There are many classes of reliability issues (e.g. failures/misconfigurations in intermediate networks) that we only find out about via direct, manual reports from users, or (for very widespread cases) we notice because traffic is 'missing' and below expected rates.
Some sort of 'external' monitoring is the usual solution to such blind spots, but of course such solutions come with their own false positive errors and other limitations (requires agreements with commercial providers; sometimes limited APIs for scraping result data; often reliability problems that are specific to the monitoring provider's infrastructure rather than something 'real'; generally such a provider's probes run within datacenters instead of on Internet edges / from within residential ISP networks; geographic distribution of provider's probes don't match userbase geographic distribution; characteristics of synthetic traffic doesn't necessarily match characteristics of real traffic; &c. &c.).
There's another option, which is asking browsers to send you an error report some fraction of the time when they can't fetch from your site. This is a W3C draft technical report, the Network Error Logging API, part of the broader Reporting API. Currently the NEL API is implemented and enabled by default in only Chrome >=71 and Edge >=79, but that's still a large fraction of all traffic and users.
Asking browsers to enable NEL is implemented by serving HTTP response headers Report-To and NEL, which together define a set of endpoints that can receive reports, sampling fractions for each of failures and successes, and a TTL for this entire definition to be stored in the user's browser. See Sample Policy Definitions.
See Sample Network Error Reports
Error reports are full of PII. They're sent from user IP addresses, contain the URL that the user was attempting to fetch, any Referer: from that original request, and in the future could optionally include specific request or response headers from the original request. They require TLS over the wire and deserve all the same protections that our logs data gets at rest.

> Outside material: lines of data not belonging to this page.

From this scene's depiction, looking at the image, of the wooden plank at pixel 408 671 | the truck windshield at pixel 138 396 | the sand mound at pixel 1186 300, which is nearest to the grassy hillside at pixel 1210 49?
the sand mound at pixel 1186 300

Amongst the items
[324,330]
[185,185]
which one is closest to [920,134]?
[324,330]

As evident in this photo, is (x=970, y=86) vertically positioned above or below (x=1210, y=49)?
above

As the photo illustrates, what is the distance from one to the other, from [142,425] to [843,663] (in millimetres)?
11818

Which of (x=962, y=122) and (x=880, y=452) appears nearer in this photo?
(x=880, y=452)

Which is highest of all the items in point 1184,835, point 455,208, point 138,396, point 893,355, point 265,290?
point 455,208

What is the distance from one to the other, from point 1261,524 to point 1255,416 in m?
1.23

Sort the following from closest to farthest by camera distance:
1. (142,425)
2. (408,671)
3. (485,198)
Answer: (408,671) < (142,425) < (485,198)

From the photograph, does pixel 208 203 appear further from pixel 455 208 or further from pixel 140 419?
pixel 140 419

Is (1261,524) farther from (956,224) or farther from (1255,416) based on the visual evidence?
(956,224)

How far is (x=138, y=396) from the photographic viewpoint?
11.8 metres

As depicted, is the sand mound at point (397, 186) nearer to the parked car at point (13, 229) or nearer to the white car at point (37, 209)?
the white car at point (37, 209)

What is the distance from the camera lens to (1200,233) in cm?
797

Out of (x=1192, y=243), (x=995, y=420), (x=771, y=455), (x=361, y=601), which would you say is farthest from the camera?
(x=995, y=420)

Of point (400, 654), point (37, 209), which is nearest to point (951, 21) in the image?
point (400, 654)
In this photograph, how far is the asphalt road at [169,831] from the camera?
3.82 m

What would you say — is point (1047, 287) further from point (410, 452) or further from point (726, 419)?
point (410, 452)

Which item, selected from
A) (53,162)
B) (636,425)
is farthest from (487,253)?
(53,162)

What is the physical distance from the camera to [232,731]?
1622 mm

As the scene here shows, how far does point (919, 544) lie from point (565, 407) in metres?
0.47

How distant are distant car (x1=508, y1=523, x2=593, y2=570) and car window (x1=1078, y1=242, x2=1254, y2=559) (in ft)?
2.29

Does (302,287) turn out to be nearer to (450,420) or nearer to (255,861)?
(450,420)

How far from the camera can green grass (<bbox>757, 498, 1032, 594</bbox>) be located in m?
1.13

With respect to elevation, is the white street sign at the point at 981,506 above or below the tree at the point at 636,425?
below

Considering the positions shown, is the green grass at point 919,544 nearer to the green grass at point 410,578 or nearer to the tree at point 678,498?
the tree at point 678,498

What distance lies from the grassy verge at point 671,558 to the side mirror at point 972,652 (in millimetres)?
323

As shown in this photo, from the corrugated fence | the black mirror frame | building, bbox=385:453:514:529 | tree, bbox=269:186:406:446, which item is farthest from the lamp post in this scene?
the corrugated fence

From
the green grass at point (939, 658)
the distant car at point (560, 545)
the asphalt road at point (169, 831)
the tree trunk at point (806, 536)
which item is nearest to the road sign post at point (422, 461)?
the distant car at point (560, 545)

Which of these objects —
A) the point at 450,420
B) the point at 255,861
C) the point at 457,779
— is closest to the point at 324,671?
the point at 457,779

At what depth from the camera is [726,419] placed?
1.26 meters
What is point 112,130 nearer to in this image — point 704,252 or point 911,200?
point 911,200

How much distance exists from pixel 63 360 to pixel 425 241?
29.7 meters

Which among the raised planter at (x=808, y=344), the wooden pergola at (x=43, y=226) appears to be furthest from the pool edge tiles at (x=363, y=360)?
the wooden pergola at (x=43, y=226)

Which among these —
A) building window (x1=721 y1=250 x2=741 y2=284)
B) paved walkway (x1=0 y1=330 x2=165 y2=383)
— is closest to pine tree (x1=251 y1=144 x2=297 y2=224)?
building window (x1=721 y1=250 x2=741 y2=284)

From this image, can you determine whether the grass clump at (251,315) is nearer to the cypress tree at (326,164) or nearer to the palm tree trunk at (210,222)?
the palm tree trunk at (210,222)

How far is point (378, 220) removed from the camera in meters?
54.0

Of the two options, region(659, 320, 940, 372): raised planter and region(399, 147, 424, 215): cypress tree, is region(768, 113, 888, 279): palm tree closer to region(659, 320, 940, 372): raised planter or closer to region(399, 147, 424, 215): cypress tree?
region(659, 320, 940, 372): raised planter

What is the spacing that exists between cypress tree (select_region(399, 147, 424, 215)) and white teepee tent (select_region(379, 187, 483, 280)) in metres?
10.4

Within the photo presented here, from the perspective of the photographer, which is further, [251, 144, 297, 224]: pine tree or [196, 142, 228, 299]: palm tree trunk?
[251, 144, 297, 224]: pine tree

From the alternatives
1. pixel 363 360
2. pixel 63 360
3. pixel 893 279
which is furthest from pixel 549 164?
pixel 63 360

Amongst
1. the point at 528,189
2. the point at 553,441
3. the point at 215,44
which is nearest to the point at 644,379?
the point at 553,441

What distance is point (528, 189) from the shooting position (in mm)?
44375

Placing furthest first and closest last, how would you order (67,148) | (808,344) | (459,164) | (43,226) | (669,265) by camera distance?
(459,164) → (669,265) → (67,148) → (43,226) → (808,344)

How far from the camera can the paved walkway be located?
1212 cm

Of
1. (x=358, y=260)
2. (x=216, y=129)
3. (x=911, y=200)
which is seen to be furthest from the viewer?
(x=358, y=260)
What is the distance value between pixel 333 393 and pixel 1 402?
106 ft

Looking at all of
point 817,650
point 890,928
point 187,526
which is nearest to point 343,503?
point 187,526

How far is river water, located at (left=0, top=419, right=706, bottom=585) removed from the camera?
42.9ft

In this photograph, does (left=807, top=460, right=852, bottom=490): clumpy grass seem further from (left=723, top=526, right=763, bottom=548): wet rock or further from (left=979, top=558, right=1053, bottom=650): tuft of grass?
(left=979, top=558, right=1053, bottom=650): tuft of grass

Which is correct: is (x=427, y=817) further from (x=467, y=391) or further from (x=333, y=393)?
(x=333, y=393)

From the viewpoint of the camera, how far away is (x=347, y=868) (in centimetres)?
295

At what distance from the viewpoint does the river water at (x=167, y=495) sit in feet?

v0: Minimum viable deployment:
- Legal review
- T259160 Privacy review
- Configure EventGate to receive NEL reports and store them in Logstash via Kafka.
- However, EventGate-Wikimedia will have to be modified, as NEL reports don't include EventGate-specific expected metadata fields. @Ottomata has prepared a simple patch that ought to allow us to set a reporting endpoint URI of something like https://intake-logging.wikimedia.org/v1/events?schema_uri=/network/error/logging/1.0.0&stream=network.error
Determine whether or not we want additional stream processing to split apart NEL responses into their component events, as each POST made to the reporting endpoint is potentially a batch of multiple error reports.EventGate does this already!
- Modify EventGate to be compatible with the CORS headers required by Chrome: https://github.com/wikimedia/eventgate/pull/10 and https://gerrit.wikimedia.org/r/c/eventgate-wikimedia/+/623005
- Write a schema that matches the NEL specification and verify it validates reports generated by Chrome stable.
- Modify eventgate-logging-external's configuration to enable CORS mode T262087
- Deploy an eventgate-wikimedia with all of these changes. T262087
- Ensure some manually-constructed test events are making their way through Eventgate to Logstash: first document
- and are being parsed correctly: document w/ correct parsing
- Begin sending Report-To and NEL headers on our responses. https://gerrit.wikimedia.org/r/c/operations/puppet/+/627629
- The traffic layer seems like the right place to insert these headers. We should do a staged rollout, starting with a small fraction of traffic and with short TTLs, and expand once confident.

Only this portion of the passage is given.